Il avait l'air si petit dans les bras de Tom et Tom inspira, sentant la délicieuse odeur de Bill. C'était apaisant, et il poussa presque Bill sur ses genoux. Bill se fondit contre les épaules de Tom et soupira, atteignant une des mains de Tom et croisant leurs doigts ensemble.
Tom glissa ses doigts le long des formes minces de Bill avec son autre main et frotta ses côtes. Bill se recula et fixa Tom, clignant des yeux, penchant sa tête.
« Tu ne vas nulle part? » demanda-t-il.
« Pas tant que tu ne le fais pas » dit honnêtement Tom.
Bill sourit un peu, posant une main sur le visage de Tom. Tom tourna la tête et déposa un baiser sur les doigts de Bill. « Je ne le ferai pas » chuchota Bill.
Tom jeta un coup d'oeil à l'horloge. Son service était presque fini et il savait qu'il ne serait pas à la maison à l'heure. Mais avec Bill dans ses bras, frottant son nez sur lui, ayant besoin de lui, il s'en foutait. Il avait crevé d'envie d'être proche comme ça de Bill depuis des jours. Il s'était senti instable, son sommeil avait été écourté, ses lèvres avaient encore le goût de Bill sur elles.
Il prit entièrement Bill sur ses genoux et Bill enroula ses jambes autour de la taille de Tom, poussant son corps plus près. Leur chaleur corporelle se mélangeait et Bill laissa échapper un soupir tremblant. Ils se balancèrent ensemble, les doigts entrecroisés, la respiration lourde. Tom se défit de la main de Bill et glissa ses doigts en bas du dos de Bill, joua avec le bout de son tee-shirt. Ses doigts effleurèrent sa peau brûlante en dessous, et il passa ses mains sous le tee-shirt de Bill, massant son bas du dos, et Bill ronronna doucement.

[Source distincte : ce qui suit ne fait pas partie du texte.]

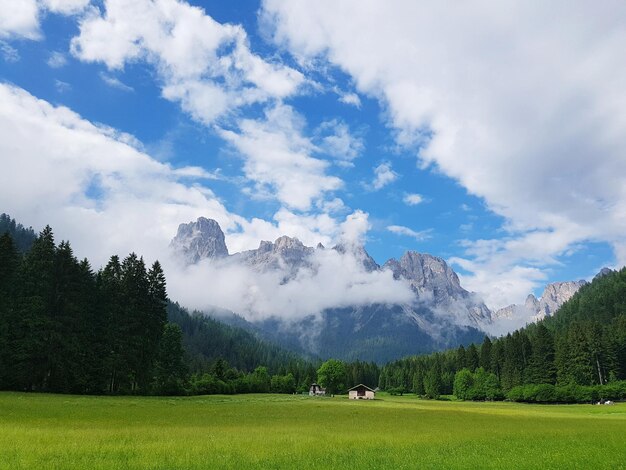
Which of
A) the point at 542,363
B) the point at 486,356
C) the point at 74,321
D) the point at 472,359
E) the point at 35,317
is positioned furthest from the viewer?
the point at 472,359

La peau de Bill était douce sous les doigts rugueux de Tom, et il les appuya doucement dessus, sentant Bill cambrer son dos. Tom le regarda et Bill avait l'air si bon, si délicat et bien dans ses bras. Il appuya son visage contre le torse de Bill et Bill caressa les dreads de Tom.
« Tomi » chuchota Bill, baissant la tête.
« Quoi? »
Bill saisit le visage de Tom et l'embrassa, et Tom sourit contre lui. La connexion désespérée entre eux était forte, presque tangible, et cela faisait se tordre le ventre de Tom de la plus délicieuse des façons.
Il ferma les yeux et souffla, capitulant.